Solo por citar un ejemplo, está el colegio nacional La Unión, que lleva años esperando ser construido, porque su infraestructura es tan vetusta que ya no da para más; sin embargo, ante la falta de aulas, han tenido que volver a ocupar aquellas que fueron declaradas inhabitables por Defensa Civil, sin tomar en cuenta el grave peligro al que exponen a los escolares.

Ni hablar de los alumnos de los albergues de la Panamericana que estudian en las peores condiciones y, lo que es peor, parecen estar condenados a seguir en esas condiciones inhumanas, debido a la desidia e incapacidad de quienes están al frente del sector en nuestra región.

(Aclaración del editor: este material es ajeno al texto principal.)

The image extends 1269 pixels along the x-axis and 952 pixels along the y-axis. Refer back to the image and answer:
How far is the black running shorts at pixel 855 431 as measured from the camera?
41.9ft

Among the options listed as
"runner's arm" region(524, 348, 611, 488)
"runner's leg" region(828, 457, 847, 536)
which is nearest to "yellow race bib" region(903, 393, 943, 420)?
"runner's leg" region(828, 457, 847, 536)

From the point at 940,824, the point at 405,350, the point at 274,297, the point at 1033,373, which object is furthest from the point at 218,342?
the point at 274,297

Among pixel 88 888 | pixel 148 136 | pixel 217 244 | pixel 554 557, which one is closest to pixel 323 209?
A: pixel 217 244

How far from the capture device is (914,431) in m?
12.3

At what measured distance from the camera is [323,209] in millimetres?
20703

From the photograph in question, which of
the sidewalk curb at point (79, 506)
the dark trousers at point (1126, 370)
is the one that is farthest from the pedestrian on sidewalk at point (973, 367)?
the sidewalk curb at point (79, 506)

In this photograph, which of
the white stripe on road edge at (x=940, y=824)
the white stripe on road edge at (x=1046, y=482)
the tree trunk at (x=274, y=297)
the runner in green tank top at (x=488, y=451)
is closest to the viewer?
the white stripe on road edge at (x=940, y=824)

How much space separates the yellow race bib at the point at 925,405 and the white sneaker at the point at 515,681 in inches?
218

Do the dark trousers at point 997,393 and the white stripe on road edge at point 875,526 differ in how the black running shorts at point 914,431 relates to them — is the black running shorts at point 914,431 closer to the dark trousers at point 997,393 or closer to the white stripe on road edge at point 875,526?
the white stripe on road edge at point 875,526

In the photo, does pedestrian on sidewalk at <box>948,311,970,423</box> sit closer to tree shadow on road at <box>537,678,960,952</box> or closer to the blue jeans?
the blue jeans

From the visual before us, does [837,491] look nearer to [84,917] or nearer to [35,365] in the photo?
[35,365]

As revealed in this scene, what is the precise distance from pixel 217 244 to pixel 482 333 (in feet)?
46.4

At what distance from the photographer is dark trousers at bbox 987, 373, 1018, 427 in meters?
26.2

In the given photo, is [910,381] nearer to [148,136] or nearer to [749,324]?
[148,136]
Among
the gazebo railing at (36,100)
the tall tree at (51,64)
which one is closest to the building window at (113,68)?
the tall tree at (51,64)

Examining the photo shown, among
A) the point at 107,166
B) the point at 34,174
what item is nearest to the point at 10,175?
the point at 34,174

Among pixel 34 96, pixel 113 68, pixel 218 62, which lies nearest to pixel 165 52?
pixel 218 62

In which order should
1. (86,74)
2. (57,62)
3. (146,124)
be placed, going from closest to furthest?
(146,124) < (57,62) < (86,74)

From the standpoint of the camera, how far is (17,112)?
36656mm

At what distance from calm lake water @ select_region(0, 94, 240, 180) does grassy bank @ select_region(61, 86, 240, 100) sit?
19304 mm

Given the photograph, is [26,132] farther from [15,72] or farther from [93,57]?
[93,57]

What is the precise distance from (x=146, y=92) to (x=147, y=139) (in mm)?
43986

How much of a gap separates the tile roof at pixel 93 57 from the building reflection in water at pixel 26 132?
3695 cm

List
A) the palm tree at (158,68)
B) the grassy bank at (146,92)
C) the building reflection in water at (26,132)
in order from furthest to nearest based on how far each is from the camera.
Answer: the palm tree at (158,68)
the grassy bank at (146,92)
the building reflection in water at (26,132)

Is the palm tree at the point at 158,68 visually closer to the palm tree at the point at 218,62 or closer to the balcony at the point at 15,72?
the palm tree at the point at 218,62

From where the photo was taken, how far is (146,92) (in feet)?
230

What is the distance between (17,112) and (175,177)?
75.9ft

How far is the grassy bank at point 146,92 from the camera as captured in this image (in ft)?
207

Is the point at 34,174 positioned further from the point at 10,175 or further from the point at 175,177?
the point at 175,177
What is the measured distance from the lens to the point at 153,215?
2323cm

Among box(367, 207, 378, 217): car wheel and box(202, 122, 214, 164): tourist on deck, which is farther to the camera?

De ahí que resulta justificable la reacción de los dirigentes de los trabajadores del sector que han jalado la gestión del actual director regional de Educación, quien lamentablemente no ha dado la talla para manejar un sector tan importante como es Educación, pues los desaciertos son tan evidentes que según aseguran, la Drep nunca ha estado tan mal como ahora.

El sector Educación no puede continuar sin rumbo, pues los más perjudicados son los miles de escolares, quienes no solo no reciben sus clases en aulas adecuadas, sino también se estaría contratando a docentes que no reúnen las condiciones, y eso sí es bastante grave.